* Required task: Rewrite the entries as a Markdown table with the columns "Number" and "Text", from the first line through the line containing "21 centimetres", both ends included. Give each line its own numbered row and leave out blank lines.

* Data for the task:
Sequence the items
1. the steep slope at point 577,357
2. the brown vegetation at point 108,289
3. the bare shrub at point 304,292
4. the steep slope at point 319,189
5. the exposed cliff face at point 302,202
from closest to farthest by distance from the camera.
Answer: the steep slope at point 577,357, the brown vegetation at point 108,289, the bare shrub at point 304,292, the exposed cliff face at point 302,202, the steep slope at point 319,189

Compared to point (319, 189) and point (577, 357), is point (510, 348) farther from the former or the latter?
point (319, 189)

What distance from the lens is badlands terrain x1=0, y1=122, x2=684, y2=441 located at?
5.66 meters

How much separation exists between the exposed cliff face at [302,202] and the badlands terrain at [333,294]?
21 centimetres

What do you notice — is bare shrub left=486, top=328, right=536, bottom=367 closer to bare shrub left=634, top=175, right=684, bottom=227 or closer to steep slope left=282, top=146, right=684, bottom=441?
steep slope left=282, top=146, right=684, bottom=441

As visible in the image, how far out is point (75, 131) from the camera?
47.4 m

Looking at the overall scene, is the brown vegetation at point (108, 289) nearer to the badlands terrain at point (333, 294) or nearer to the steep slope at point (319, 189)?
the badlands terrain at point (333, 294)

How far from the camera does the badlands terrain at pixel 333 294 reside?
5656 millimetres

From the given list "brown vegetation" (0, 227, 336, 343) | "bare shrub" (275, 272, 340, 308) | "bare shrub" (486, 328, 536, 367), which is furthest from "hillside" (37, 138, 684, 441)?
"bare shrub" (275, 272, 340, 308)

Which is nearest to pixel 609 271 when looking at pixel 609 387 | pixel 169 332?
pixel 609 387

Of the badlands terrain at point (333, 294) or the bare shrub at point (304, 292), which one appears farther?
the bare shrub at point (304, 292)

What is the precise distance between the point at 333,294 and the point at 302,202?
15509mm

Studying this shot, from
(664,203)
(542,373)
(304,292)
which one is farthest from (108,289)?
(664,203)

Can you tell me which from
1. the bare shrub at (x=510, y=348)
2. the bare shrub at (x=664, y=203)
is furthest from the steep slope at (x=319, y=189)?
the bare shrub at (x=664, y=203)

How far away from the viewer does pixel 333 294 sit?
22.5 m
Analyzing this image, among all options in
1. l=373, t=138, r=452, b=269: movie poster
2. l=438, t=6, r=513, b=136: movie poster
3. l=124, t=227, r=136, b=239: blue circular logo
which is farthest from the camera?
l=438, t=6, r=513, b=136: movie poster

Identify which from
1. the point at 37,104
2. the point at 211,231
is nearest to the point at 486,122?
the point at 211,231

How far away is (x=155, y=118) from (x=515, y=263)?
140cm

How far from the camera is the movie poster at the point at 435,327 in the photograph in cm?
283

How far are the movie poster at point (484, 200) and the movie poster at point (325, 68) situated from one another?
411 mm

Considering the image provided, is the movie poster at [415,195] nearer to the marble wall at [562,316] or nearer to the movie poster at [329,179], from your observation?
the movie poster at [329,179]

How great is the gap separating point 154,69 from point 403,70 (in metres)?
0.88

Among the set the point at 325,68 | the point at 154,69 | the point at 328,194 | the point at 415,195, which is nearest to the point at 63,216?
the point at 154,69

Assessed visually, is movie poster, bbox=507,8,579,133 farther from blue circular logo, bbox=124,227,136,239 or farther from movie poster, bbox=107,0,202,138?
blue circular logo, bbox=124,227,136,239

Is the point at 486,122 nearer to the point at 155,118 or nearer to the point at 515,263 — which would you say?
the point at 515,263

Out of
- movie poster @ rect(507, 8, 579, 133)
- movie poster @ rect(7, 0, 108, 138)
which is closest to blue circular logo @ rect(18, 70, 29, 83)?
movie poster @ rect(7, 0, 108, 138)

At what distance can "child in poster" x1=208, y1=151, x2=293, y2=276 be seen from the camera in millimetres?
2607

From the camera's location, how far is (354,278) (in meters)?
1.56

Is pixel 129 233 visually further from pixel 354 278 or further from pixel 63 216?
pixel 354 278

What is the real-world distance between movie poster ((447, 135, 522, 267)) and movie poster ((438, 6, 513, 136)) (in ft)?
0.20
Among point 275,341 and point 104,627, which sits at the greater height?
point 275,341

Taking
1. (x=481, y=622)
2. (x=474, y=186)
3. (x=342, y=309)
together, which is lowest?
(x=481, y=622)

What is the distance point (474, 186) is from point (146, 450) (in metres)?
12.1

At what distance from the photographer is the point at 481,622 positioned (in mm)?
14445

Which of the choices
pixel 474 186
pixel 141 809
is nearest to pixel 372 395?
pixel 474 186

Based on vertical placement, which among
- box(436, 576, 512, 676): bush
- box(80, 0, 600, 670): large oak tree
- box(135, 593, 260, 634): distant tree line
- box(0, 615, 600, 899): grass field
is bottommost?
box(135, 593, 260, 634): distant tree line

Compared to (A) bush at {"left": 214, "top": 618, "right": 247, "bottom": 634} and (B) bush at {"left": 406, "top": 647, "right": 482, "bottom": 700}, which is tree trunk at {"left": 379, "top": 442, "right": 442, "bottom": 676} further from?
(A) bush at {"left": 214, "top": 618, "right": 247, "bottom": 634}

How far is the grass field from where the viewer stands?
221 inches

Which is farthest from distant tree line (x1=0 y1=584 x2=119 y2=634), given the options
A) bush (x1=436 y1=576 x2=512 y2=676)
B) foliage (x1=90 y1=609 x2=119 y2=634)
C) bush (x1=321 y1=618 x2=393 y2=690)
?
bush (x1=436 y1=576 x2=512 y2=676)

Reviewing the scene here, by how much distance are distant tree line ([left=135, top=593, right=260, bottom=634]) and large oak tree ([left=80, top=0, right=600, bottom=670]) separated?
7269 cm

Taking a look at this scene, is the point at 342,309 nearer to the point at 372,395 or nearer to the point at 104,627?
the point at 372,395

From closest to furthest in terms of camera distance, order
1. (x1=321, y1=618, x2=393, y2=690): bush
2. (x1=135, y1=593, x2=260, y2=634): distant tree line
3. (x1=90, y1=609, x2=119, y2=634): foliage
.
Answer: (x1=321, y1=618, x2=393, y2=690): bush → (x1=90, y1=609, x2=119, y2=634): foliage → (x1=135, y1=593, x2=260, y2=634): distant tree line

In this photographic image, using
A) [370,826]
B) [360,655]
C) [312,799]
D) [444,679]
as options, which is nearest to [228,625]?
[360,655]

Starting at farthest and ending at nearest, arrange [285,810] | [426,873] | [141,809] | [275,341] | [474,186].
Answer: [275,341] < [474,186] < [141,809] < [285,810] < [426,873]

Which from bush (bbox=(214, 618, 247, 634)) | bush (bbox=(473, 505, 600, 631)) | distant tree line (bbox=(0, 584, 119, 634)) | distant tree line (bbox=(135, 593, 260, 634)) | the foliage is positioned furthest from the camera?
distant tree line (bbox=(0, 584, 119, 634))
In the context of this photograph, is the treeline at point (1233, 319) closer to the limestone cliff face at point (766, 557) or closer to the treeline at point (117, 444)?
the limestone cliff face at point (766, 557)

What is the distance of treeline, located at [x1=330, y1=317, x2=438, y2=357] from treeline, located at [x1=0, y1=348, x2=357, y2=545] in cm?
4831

* Worked solution:
| Number | Text |
|---|---|
| 1 | Sequence the items |
| 2 | 1. the steep slope at point 577,357 |
| 3 | 2. the brown vegetation at point 108,289 |
| 4 | 3. the bare shrub at point 304,292 |
| 5 | 4. the steep slope at point 319,189 |
| 6 | 5. the exposed cliff face at point 302,202 |
| 7 | from closest to farthest by distance from the camera. |
| 8 | Answer: the steep slope at point 577,357, the brown vegetation at point 108,289, the bare shrub at point 304,292, the exposed cliff face at point 302,202, the steep slope at point 319,189 |
| 9 | Compared to point (319, 189) and point (577, 357), is point (510, 348) farther from the former or the latter? |
| 10 | point (319, 189) |
| 11 | What distance from the lens is badlands terrain x1=0, y1=122, x2=684, y2=441 located at? |
| 12 | 5.66 meters |
| 13 | How much separation exists between the exposed cliff face at [302,202] and the badlands terrain at [333,294]? |
| 14 | 21 centimetres |